Before Dr Pepperberg, scientists failed to establish any two-way communication with parrots. She used a new training technique called the model/rival technique, where two trainers act in front of the parrot to teach it things. The method is as follows. One trainer (the rival) shows the other trainer the desired student behaviour they want the parrot to learn. The other trainer then compliments the trainer and shows attention. The parrot sees that the behaviour gets the trainer’s attention and learns it to compete with the rival. This technique was extremely successful and Alex began picking up words at a very fast rate (technically it was more of a two-way communications code than “language”).

Once communication was possible, Dr Pepperberg taught Alex many different concepts.

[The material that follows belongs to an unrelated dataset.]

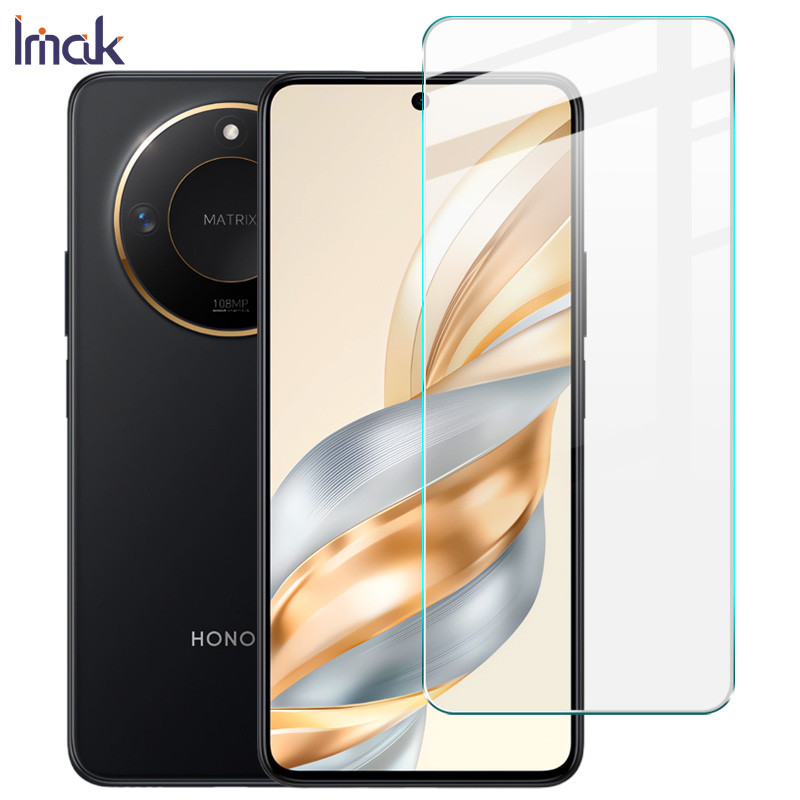 Honor X60 5G ฟิล์มกระจก IMAK H กระจกนิรภัยป้องกันการระเบิดสําหรับ Honor X60 5G ฟิล์ม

Over the course of his life, Alex learnt 150 words, how to differentiate between seven colours and five shapes and also understood the concept of numbers and sizes. If you showed Alex two objects, he could answer many questions regarding one object (thus showing that his response was not a conditioned one). For example, if you showed him a small blue key and a large green key, he could answer what colour the larger key was, or which one was the green key. Furthermore, if a plate full of objects of different colours and shapes was presented to him, he could correctly count how many green blocks (or any other shape or colour) there was among the objects. The important point here is that he could pick out just the green blocks, excluding green balls or blue blocks from his answers (showing he fully understood the question and could attribute more than one characteristic to one object). He knew how to express himself, such as saying “Wanna go back” when he was tired, and would give playful, incorrect answers when bored of the repetitious experiments. According to Dr Pepperberg, Alex had the intelligence equal to a dolphin, a great ape or a five year-old child. He also knew how to attain knowledge by asking questions, such as when he asked what colour he was to learn the word “grey”.

Alex, who told us so much about the intelligence of a parrot, unfortunately died in 2007. The night before he died, he said the following last words to Dr Pepperberg: “You be good. I love you”.

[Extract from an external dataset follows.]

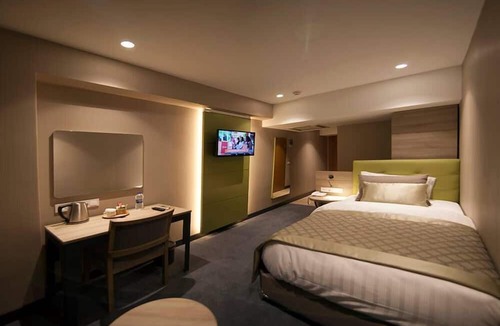 Ulus Hotel | Yeni Bahar Otel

Posted in Science & Nature

Northern White-Faced Owl

The northern white-faced owl, found in the Sahara Desert of Africa, is a small, cute bird of about 22~24cm length. It is famous for a very unique defence mechanism. As shown in the photo, it normally has a round, puffy appearance, but when faced with a fearsome predator like a hawk, it undergoes a drastic transformation. The owl shrinks itself as much as possible to avoid the enemy’s attention, while looking like a sick bird that has lost a lot of weight. This appearance gives the predator the impression that the owl is not worth the effort of hunting and lowers the chance of it attacking. The ability to shrink to half its original width is achieved through elongating its body and pulling in its feathers as much as possible. Also, when assuming this shape, the owl always faces the predator and poses at an angle to minimise its exposure.

This transformation is only seen when the owl is placed in front of a large predator like a hawk or a much larger owl. When in front of a similarly-sized owl, it exhibits a different transformation where it flares up its wings to make itself look much larger, intimidating the opposition. But this behaviour is common in many other species of owls, whereas the shrinking performance is a rare behaviour only seen in the northern white-faced owl.